New data suggest a potential therapeutic benefit to restoring SMN protein not only in the CNS but also in peripheral tissue.

Isis is currently conducting IND-enabling studies on ISIS-SMNRx and plans to begin clinical testing in patients with SMA.

Spinal muscular atrophy (SMA) is a motor-neuron disease that is a leading genetic cause of infant mortality. Most infants born with SMA Type I, the most severe form of SMA, die within their first two years of life.1 One child out of approximately every 6,000 to 10,000 births is born with SMA. There are approximately 30,000 - 35,000 patients with SMA in the United States, Europe and Japan.

SMA is caused by a loss of, or defect in, the survival motor neuron 1 (SMN1) gene.

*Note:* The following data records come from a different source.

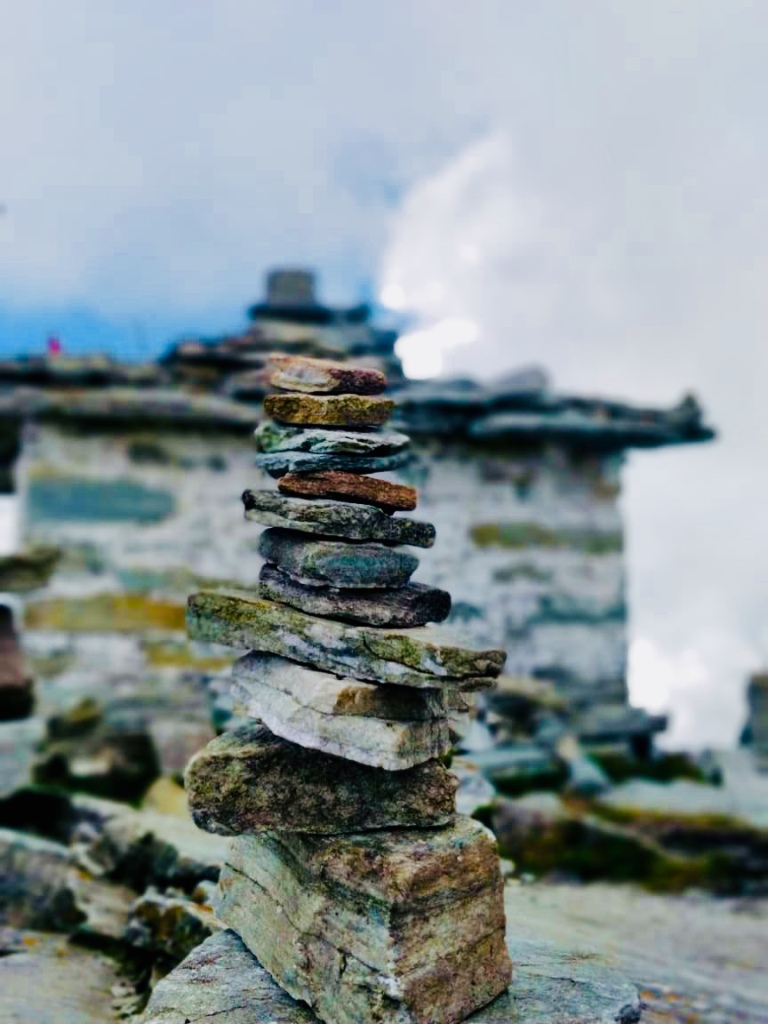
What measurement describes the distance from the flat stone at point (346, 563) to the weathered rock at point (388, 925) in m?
0.73

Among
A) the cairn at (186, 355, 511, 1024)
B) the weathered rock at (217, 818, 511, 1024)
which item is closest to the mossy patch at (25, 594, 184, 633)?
the cairn at (186, 355, 511, 1024)

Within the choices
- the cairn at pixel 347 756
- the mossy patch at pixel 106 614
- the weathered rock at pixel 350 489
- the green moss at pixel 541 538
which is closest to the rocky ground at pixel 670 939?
the cairn at pixel 347 756

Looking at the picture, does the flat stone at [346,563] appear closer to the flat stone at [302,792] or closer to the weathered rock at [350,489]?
the weathered rock at [350,489]

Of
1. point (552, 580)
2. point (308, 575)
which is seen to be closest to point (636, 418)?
point (552, 580)

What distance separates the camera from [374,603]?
2924 mm

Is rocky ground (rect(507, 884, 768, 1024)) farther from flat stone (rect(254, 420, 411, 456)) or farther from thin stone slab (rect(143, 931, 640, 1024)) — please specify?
flat stone (rect(254, 420, 411, 456))

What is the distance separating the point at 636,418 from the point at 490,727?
417 cm

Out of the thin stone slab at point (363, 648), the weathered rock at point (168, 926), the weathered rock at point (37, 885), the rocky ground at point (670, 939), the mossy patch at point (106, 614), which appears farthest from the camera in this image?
the mossy patch at point (106, 614)

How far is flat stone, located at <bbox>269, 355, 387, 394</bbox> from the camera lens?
317 cm

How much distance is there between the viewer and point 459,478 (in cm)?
890

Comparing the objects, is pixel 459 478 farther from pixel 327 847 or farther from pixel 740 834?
pixel 327 847

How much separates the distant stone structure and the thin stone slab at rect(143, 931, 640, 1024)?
4.00m

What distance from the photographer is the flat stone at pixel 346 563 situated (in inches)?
114

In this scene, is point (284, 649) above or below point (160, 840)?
above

SMN1 produces most of the SMN protein necessary for normal motor function. Humans also have one or more copies of a related gene, SMN2, which produces a small fraction of SMN protein due to inefficient RNA splicing. The severity of SMA is determined by the amount of SMN protein in the cell.

Isis' drug, ISIS-SMNRx, is designed to modulate the splicing of the SMN2 gene, significantly increasing the production of functional SMN protein. In previously published results, researchers showed that ISIS-SMNRx increased production of functional SMN protein in mouse models of severe SMA. The increase in SMN production correlated with an increase in the number of motor neurons and improvements in behavior and survival.2 Researchers also confirmed that significant drug levels of ISIS-SMNRx were achieved in the spinal cord of non-human primates following a single intrathecal injection.

In the published paper, Isis and collaborators evaluated the effects of restoring SMN protein in peripheral tissues, including liver and cardiac tissues, in mouse models of SMA.3 In these studies, researchers administered ISIS-SMNRx systemically into SMA mice and observed a prolongation of median lifespan of more than 25-fold in the animals. These data indicate that restoring SMN in peripheral tissues, in combination with partial restoration in the CNS, can dramatically improve many clinical features of SMA in this severe mouse model of SMA. This research suggests that in this mouse model of severe SMA there may be a therapeutic benefit from an increase in functional SMN protein in tissues outside of the central nervous system. Additional studies are needed to determine if these finding have any relevance in patients with severe SMA.

More information on SMA can be found at:
SMA Foundation: www.smafoundation.org
Families of SMA: www.curesma.org

More information on Isis' SMN and splicing:
SMA Splicing Factsheet.pdf

For information on clinical trials currently being conducted in the US for SMA go to clinicaltrials.gov and search for spinal muscular atrophy.

1 National Institute of Neurological Disorders and Stroke.

2Science Translational Medicine, 'Antisense Oligonucleotides Delivered in to Mouse CNS Ameliorate Symptoms of Severe Spinal Muscular Atrophy', March 2011.

3Nature, ‘Peripheral SMN restoration is essential for long-term rescue of a severe spinal muscular atrophy mouse model’, October 2011.